In addition to the above patients and controls, we also analyzed repeat length data available on AR mutation database (www.androgendb.mcgill.ca/). Information regarding CAG and GGN repeat length is available in the database for a significant number of cases. These cases represent patients from different populations of the world, which therefore serves as a stringent dataset to validate our results. We selected this as a third dataset to cross check our findings of differences between PAIS and CAIS cases. For this purpose, all the mutations resulting in amino acid substitutions were taken into account but not the mutations resulting in reduction of AR expression or truncation of AR protein.

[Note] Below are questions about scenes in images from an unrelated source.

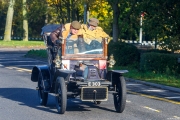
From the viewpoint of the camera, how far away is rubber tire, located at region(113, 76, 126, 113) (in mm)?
13203

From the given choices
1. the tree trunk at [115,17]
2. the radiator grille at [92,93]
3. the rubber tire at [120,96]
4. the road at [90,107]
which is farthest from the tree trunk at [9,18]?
the radiator grille at [92,93]

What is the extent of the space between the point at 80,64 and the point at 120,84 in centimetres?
123

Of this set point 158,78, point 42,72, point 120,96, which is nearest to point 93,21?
point 42,72

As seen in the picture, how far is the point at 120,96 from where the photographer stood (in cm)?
1337

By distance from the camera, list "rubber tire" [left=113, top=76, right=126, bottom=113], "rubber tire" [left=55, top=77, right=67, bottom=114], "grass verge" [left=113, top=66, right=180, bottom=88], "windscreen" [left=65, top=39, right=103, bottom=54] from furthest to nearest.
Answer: "grass verge" [left=113, top=66, right=180, bottom=88], "windscreen" [left=65, top=39, right=103, bottom=54], "rubber tire" [left=113, top=76, right=126, bottom=113], "rubber tire" [left=55, top=77, right=67, bottom=114]

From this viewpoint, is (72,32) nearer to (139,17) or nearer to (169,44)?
(169,44)

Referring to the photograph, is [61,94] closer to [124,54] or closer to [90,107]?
[90,107]

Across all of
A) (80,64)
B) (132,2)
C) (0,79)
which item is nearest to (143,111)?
(80,64)

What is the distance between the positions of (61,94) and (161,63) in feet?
39.6

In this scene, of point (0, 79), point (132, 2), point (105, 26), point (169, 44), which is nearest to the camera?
point (0, 79)

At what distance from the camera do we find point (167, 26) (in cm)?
2675

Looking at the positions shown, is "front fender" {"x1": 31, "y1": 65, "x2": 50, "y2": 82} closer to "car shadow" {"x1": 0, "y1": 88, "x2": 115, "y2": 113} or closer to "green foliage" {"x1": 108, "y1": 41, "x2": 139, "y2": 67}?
"car shadow" {"x1": 0, "y1": 88, "x2": 115, "y2": 113}

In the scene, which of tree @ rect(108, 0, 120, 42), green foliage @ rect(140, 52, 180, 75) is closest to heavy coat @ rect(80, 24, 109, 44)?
green foliage @ rect(140, 52, 180, 75)

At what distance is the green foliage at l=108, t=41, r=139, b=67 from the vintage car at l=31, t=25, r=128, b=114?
44.7 feet
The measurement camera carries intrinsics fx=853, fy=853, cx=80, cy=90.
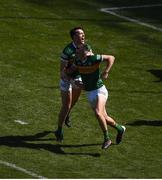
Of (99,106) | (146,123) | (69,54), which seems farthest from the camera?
(146,123)

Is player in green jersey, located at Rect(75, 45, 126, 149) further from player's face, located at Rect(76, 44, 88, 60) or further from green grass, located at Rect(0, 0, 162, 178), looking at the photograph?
green grass, located at Rect(0, 0, 162, 178)

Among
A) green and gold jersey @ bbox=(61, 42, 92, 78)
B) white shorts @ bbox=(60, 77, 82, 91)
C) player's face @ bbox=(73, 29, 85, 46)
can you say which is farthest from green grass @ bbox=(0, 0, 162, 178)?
player's face @ bbox=(73, 29, 85, 46)

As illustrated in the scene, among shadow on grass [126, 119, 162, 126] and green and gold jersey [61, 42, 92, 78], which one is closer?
green and gold jersey [61, 42, 92, 78]

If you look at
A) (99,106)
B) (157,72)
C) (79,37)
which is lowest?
(157,72)

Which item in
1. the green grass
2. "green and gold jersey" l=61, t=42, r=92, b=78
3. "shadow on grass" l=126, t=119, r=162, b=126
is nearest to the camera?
the green grass

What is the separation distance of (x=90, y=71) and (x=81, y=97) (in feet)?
13.7

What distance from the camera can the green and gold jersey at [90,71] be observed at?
1752cm

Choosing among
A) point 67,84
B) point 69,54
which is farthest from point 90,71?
point 67,84

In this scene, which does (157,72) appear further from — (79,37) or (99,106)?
(79,37)

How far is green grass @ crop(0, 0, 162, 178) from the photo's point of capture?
674 inches

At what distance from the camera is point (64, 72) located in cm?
1808

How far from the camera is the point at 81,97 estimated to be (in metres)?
21.8

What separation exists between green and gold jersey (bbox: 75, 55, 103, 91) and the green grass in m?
1.38

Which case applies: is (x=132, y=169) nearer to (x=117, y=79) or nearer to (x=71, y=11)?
(x=117, y=79)
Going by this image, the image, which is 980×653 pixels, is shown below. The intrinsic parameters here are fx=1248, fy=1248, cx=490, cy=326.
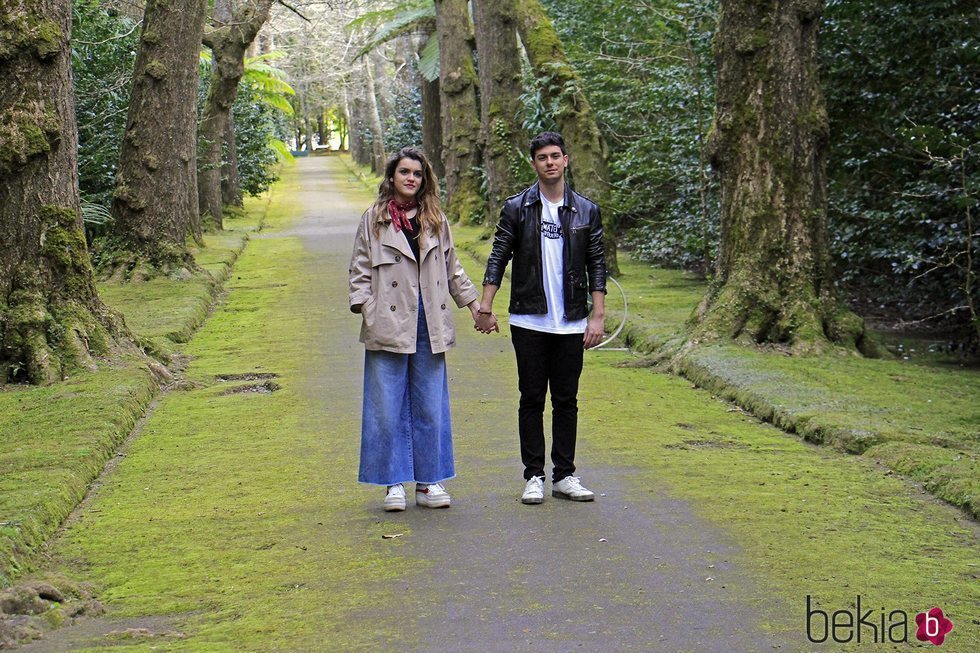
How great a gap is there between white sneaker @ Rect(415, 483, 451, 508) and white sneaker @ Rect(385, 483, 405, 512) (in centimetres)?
10

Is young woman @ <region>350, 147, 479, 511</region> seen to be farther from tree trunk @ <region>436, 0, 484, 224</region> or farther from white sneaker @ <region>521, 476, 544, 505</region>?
tree trunk @ <region>436, 0, 484, 224</region>

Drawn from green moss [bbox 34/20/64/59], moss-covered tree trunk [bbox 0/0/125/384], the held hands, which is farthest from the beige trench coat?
green moss [bbox 34/20/64/59]

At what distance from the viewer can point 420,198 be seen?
23.4ft

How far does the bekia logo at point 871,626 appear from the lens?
480 cm

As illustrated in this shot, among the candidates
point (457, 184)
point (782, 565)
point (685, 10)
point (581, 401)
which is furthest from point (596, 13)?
point (782, 565)

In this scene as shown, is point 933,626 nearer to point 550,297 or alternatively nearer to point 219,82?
point 550,297

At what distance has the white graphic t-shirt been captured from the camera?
7.05m

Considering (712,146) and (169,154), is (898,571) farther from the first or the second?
(169,154)

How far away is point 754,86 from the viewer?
39.6 feet

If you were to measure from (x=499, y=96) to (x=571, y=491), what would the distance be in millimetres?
18904

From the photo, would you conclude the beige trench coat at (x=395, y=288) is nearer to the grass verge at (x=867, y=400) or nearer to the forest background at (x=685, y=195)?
the forest background at (x=685, y=195)

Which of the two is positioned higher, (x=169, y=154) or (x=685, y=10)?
(x=685, y=10)

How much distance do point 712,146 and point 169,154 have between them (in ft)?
29.0

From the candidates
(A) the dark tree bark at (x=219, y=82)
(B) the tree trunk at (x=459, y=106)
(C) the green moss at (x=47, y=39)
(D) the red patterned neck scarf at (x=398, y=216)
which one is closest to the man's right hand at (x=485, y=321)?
(D) the red patterned neck scarf at (x=398, y=216)
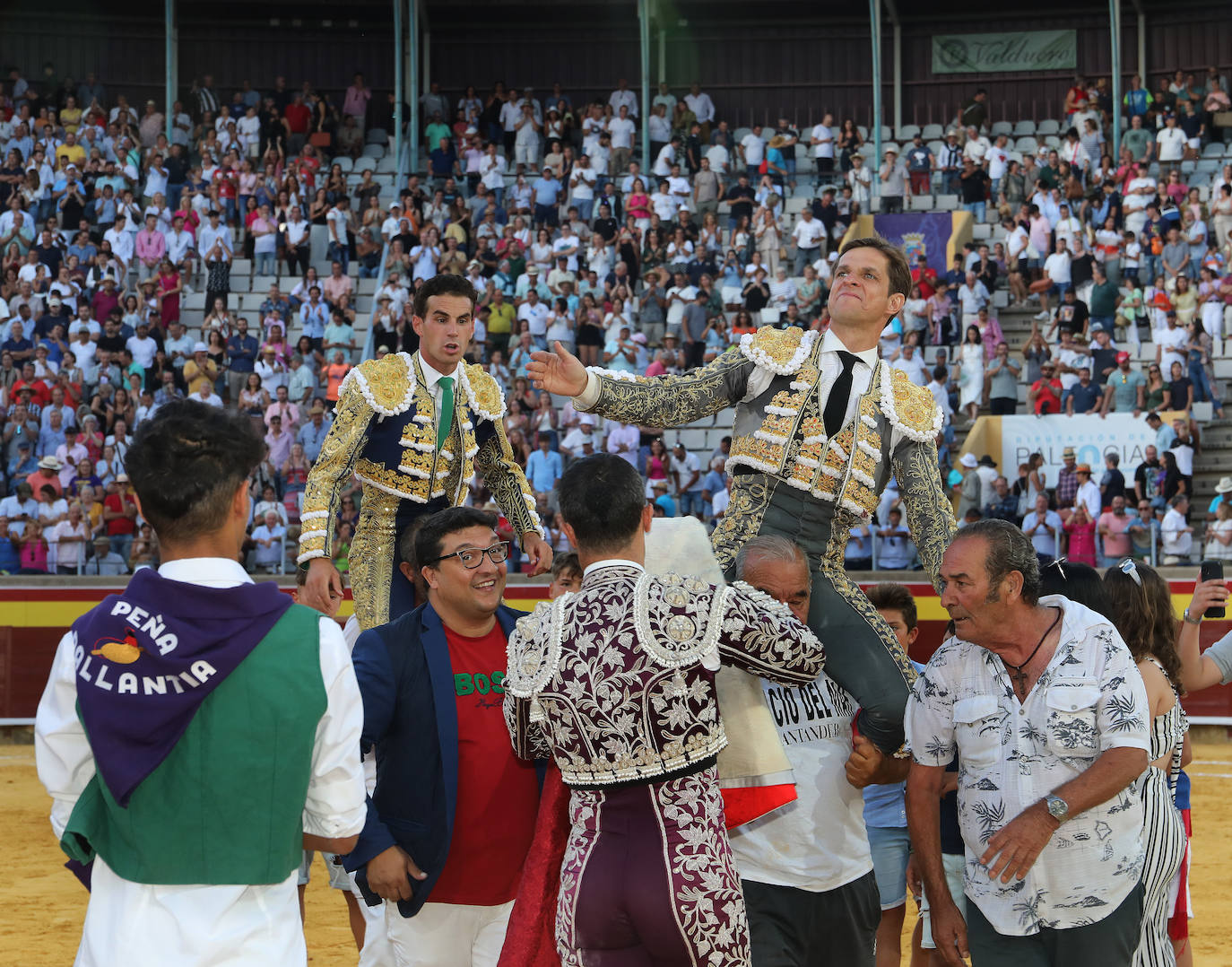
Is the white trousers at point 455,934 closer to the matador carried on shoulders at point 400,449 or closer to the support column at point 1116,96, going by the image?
the matador carried on shoulders at point 400,449

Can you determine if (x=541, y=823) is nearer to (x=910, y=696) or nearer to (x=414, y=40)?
(x=910, y=696)

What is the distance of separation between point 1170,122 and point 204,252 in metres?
10.8

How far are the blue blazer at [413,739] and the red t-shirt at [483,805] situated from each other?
0.05 metres

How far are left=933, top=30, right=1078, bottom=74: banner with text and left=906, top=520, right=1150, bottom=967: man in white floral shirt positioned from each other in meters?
19.2

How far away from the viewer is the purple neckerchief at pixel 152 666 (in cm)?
228

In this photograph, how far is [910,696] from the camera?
333 centimetres

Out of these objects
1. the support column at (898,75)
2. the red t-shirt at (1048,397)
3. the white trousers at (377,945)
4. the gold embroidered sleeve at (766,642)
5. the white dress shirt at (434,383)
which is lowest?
the white trousers at (377,945)

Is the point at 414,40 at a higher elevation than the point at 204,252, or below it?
higher

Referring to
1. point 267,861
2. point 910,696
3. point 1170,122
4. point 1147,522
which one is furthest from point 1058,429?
point 267,861

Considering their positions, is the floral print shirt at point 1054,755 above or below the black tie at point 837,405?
below

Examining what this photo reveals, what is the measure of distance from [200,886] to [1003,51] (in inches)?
815

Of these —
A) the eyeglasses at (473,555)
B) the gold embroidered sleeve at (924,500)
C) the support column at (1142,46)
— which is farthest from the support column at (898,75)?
the eyeglasses at (473,555)

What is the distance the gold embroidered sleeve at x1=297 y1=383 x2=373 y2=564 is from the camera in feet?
14.3

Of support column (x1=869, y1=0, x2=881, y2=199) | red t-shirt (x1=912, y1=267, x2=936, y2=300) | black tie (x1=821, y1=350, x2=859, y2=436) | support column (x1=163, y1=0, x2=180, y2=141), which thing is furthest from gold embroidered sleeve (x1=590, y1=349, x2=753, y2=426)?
support column (x1=163, y1=0, x2=180, y2=141)
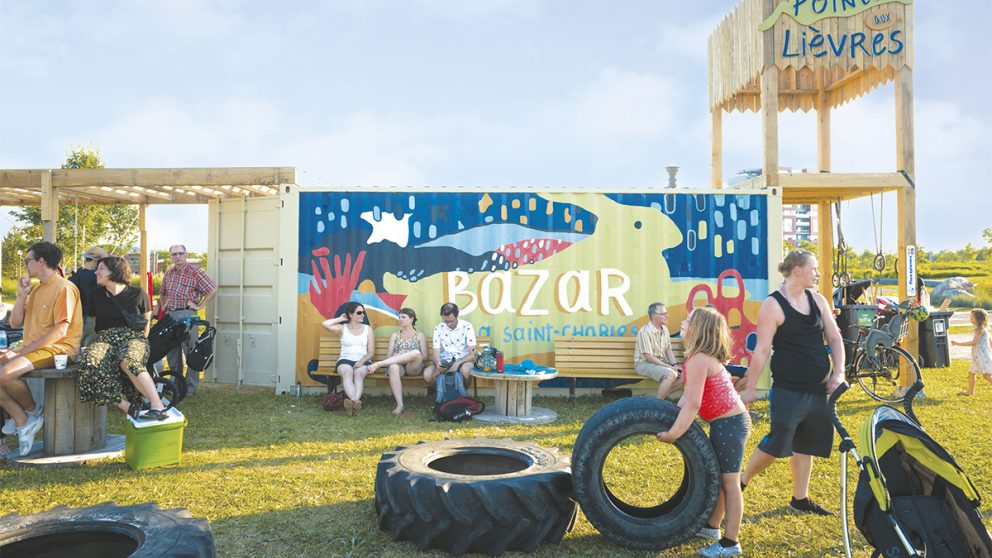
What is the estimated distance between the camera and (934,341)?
11.4 metres

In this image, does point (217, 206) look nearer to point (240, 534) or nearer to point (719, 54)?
point (240, 534)

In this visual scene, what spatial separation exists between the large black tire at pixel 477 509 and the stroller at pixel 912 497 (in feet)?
5.06

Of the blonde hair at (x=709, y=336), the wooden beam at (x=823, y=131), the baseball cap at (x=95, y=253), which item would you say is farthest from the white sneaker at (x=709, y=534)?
the wooden beam at (x=823, y=131)

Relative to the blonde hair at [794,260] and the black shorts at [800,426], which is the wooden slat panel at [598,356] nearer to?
the black shorts at [800,426]

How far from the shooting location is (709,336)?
3848 millimetres

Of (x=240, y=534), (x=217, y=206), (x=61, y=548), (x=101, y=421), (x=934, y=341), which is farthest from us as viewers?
(x=934, y=341)

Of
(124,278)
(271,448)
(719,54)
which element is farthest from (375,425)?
(719,54)

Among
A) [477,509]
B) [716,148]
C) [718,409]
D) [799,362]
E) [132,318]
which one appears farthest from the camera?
[716,148]

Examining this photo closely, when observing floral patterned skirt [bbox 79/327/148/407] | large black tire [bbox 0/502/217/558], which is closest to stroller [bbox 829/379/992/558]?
large black tire [bbox 0/502/217/558]

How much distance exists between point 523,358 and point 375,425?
2636 millimetres

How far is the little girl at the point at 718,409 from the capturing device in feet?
12.5

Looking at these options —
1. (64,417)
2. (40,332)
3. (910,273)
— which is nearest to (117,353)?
(40,332)

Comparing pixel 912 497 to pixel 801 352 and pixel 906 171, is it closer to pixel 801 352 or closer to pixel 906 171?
pixel 801 352

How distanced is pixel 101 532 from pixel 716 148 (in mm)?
11368
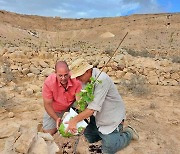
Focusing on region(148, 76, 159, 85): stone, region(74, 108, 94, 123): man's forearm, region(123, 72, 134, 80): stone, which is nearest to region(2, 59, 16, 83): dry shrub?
region(123, 72, 134, 80): stone

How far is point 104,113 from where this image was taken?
126 inches

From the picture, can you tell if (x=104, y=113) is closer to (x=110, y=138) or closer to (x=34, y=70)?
(x=110, y=138)

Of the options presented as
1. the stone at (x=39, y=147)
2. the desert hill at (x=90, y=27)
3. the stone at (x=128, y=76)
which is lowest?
the stone at (x=39, y=147)

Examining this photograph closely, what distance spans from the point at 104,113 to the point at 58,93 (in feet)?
2.04

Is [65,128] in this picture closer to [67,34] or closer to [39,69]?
[39,69]

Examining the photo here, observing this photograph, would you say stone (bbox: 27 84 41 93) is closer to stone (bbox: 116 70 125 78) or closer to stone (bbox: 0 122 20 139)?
stone (bbox: 0 122 20 139)

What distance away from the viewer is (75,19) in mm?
45938

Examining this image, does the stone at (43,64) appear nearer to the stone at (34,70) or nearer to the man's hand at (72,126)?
the stone at (34,70)

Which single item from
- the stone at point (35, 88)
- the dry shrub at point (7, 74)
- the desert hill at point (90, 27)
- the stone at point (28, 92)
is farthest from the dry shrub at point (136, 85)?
the desert hill at point (90, 27)

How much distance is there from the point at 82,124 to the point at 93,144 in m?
0.81

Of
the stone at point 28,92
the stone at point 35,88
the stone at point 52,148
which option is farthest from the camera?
the stone at point 35,88

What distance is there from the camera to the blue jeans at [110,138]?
3.22 meters

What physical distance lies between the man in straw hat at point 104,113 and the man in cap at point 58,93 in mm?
259

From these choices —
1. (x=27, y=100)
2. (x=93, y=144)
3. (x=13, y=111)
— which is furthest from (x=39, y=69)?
(x=93, y=144)
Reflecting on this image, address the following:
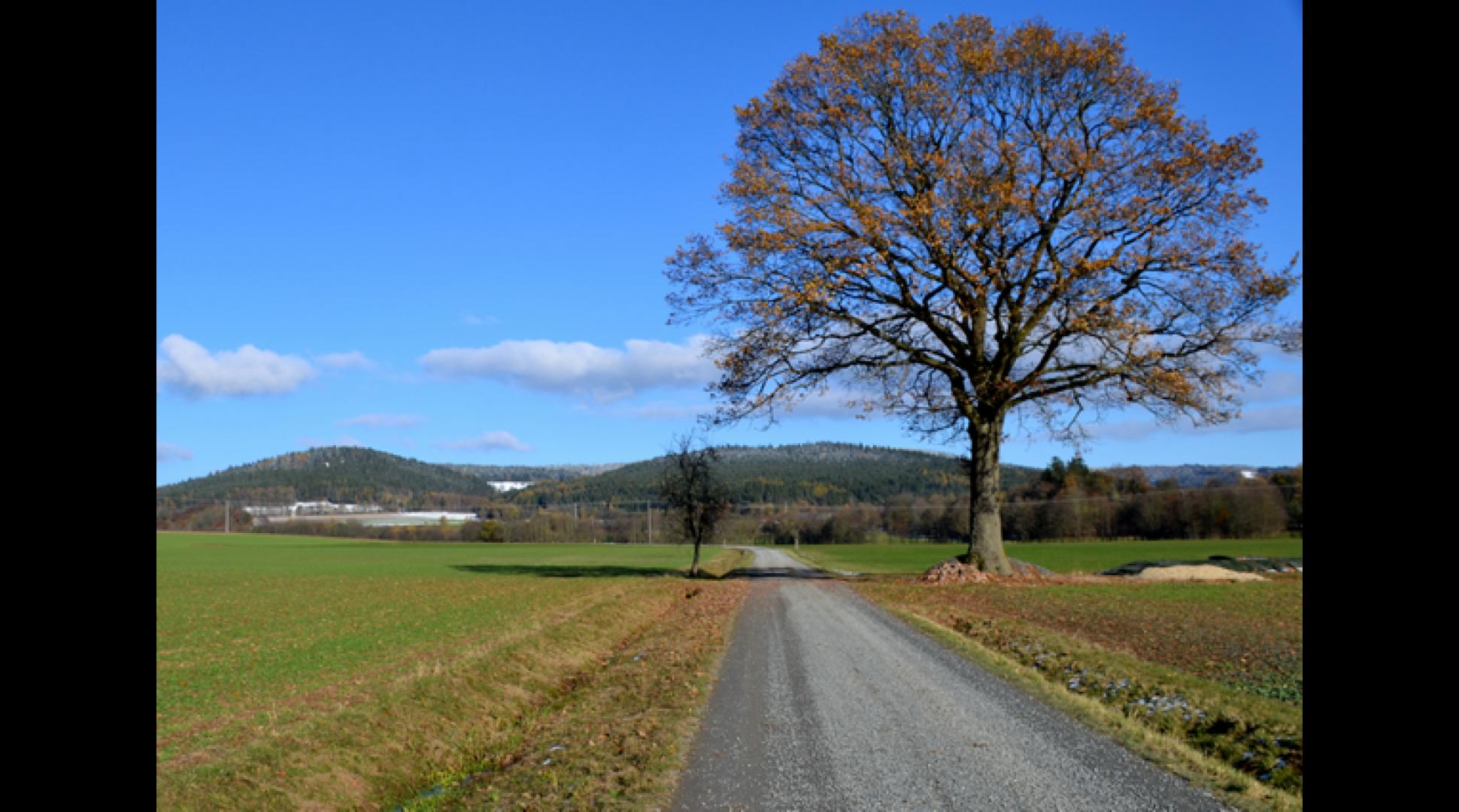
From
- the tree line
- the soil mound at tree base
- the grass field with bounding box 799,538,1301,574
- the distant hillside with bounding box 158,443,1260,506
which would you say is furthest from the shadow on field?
the distant hillside with bounding box 158,443,1260,506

2.2 CAG and GGN repeat length analysis

DNA was isolated from peripheral blood lymphocytes using protocol described in our earlier study [21]. CAG repeat region of the AR gene was amplified with a pair of primers, forward: 5'-FAM-CAGAATCTGTTCCAGAGCGTGC-3', reverse: 5'-AAGGTTGCTGTTCCTCATCCAG-3' flanking the repeat. Polymerase chain reaction (PCR) mixture consisted of 1.0 μL PCR buffer (10 ×), 1.0 μL MgCl₂ (25 mmol/L), 1.0 μL dNTPs (10 mmol/L), 1.0 pmol/L of each primer, 0.5 units Amplitaq Gold DNA polymerase and 20 ng genomic DNA. PCR was performed under the following conditions: initial denaturation at 94ºC for 12 min followed by 30 cycles of 94ºC for 1 min, 55ºC for 1 min and 72ºC for 1 min, with a final extension at 72ºC for 30 min. GGN repeat was amplified with a pair of primers: forward 5'-FAM-CCGCTTCCTCATCCTGGCACAC-3' and reverse 5'-GCCGCCAGGGTACCACACATC-3' flanking the repeat region. PCR reaction mixture included 1.0 μL PCR buffer (10 ×), 1.0 μL MgCl₂ (25 mmol/L), 1.0 μL dNTPs (10 mmol/L), 1.0 μL DMSO (100%), 1.0 μL glycerol (100%), 1.0 pmol/L of each primer, 0.5 units Amplitaq Gold DNA polymerase and 20 ng genomic DNA. PCR conditions consisted of denaturation at 96ºC for 15 minutes, followed by 40 cycles at 96ºC for 1.5 min, 65ºC for 1 min and 72ºC for 3 min and a final extension at 72ºC for 20 min. For GeneScan, 3.0 μL of PCR product was mixed with 0.2 μL of LIZ500 and 6.8 μL Hi-Di formamide. Upon denaturation for 5 min at 95ºC and cooling for 5 min on ice, samples were run on 3730 DNA analyzer (Applied Biosystems, Foster City, CA, USA). PCR and genotyping were repeated for all samples to confirm the number of the repeats. The raw data were further analyzed using GeneMapper software (Applied Biosystems).

2.3 Statistical analysis

Mean, median and mode were calculated as descriptive statistics using spss software (version 11, SPSS, Chicago, IL, USA). Initially, the difference in mean repeat length for cases and controls was estimated to obtain overall difference between the two. Later the patients were categorized in two groups (CAIS and PAIS) and repeat data was compared between these groups. The significance of the differences in mean repeat length was tested by independent samples t-test using spss software. Only two-tailed P-values were used for acceptance or rejection of null hypotheses and P < 0.05 were considered significant. For joint analysis, the numbers of CAG and GGN repeats were cross-classified in three groups of less than average, average and more than average repeat length to observe the differences between cases and controls.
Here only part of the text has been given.